Grooella - starsza siostra Groo, królowa. Po raz pierwszy pojawiła się w zeszycie #18. Jest podobna z wyglądu do swojego "ukochanego" braciszka. Ma o nim raczej niskie mniemanie, jak zresztą większość stykających się z nim osób. Jej znak rozpoznawczy, obok typowo rodzinnych cech takich jak na przykład wielki nochal, to splątane kołtuniaste włosy. W dzieciństwie Grooella miała śliczne blond włoski, jednak "dzięki" kochanemu braciszkowi i wypadkom przez niego powodowanym, zaczęły one w końcu wyglądać, jakby w nie piorun strzelił... Hmmm gwoli ścisłości, to naprawdę tak było. Kto był sprawcą całego zamieszania chyba nie trudno się domyśleć... Zresztą oprócz porażenia piorunem małej Grooelli przytrafiało się przez brata wiele innych wypadków, jak chociażby osmalenie jej ślicznej blond czuprynki smoczym ogniem. W tym świetle chyba nikogo nie powinien dziwić fakt, że niemal każde spotkanie brata i siostry kończy się tym, że Grooella doprowadzona do ostatecznej furii biegnie za Groo z czymś ostrym w dłoniach...
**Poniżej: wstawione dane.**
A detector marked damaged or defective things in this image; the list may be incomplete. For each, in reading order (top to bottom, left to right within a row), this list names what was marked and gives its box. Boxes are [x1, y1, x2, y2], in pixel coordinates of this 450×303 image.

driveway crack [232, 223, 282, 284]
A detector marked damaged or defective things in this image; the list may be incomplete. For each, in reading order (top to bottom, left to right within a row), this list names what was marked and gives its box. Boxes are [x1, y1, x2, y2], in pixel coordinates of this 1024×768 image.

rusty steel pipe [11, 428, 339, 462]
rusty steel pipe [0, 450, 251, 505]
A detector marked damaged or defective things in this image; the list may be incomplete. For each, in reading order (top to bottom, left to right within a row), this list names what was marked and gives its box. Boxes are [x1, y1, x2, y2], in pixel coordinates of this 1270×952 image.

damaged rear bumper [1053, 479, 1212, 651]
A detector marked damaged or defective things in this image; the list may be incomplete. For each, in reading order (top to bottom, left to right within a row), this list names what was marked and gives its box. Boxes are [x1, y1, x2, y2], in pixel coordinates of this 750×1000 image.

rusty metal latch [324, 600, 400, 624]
Arcadio - postać ta po raz pierwszy pojawiła się w zeszycie #10. Ten to jest dopiero bohaterem z prawdziwego zdarzenia, nie to co Groo. Arkadio jest bardziej odważny niż Groo, silniejszy niż Groo, a także znacznie bardziej przystojny (ach ten "maczowski" ogórkopodobny podbródek)... i nie pytajcie dlaczego to ten drugi jest tu głównym bohaterem...

 

 

Minstrel - Po raz pierwszy pojawił się w drugim zeszycie przygód Groo. Jego poematy są zazwyczaj poświęcone naszemu dzielnemu wojownikowi i stanowią podsumowanie do jego przygód. Jego rymy układa Mark Evanier. Pełni on w opowieściach o przygodach Groo rolę narratora, a także komentatora, podsumowującego całość wydarzeń. Rzadko jednak bezpośrednio bierze udział w akcji opowieści.

 

Arba i Dakarba - Dwie wiedźmy, na które Groo nieustannie natyka się w swoich przygodach. Arba to niezła laska z dużymi...oczami, a Dakabra to pokręcona (także psychicznie) stara brzydula.

 

 

 

 

The Sage (Mędrzec) - Zna Groo od czasów dzieciństwa i często służy mu dobrą radą, kiedy tylko spotkają się podczas swoich wędrówek. W wielu odcinkach pojawiają się krótkie, samodzielne historyjki dotyczące Mędrca, stosowane jako tak zwany wypełniacz (ang. "filler"). Jest on postacią, która wnosi do serii "dyskretny powiew intelektualizmu".

 

 

Chakaal - dzika, inteligentna i seksowna wojowniczka w której Groo się podkochuje, oczywiście raczej bez wzajemności. Po raz pierwszy Chakall pojawiła się w #7 zeszycie z wydawnictwa "Pacific". Od tej pory co jakiś czas los styka ją z Groo. Plotka głosi, że Sergio ma w swojej kolekcji "niegrzeczne" obrazki z Chakaal w roli głównej ;>

 

 

Kto to wymyślił?

Sergio Aragones - urodził się w 1937 w Castellon, w Hiszpanii, ale jego rodzina wkrótce potem przeniosła się do Meksyku, kiedy w Hiszpanii wybuchła wojna domowa. To właśnie w Meksyku Sergio dorastał i kształcił się. Studiował między innymi architekturę (w Mexico City), a także uczył się pantomimy pod okiem... Alexandro Jodorowskyego (;> jakiś komiksowy omen, czy co??). Zawsze bardzo lubił rysować. Swoje rysunki zamieszczał początkowo w gazetkach szkolnych, a potem zaczął je sprzedawać różnym wydawnictwom. Jego krótkie prace ukazywały się przez ponad 10 lat w magazynie "Manana".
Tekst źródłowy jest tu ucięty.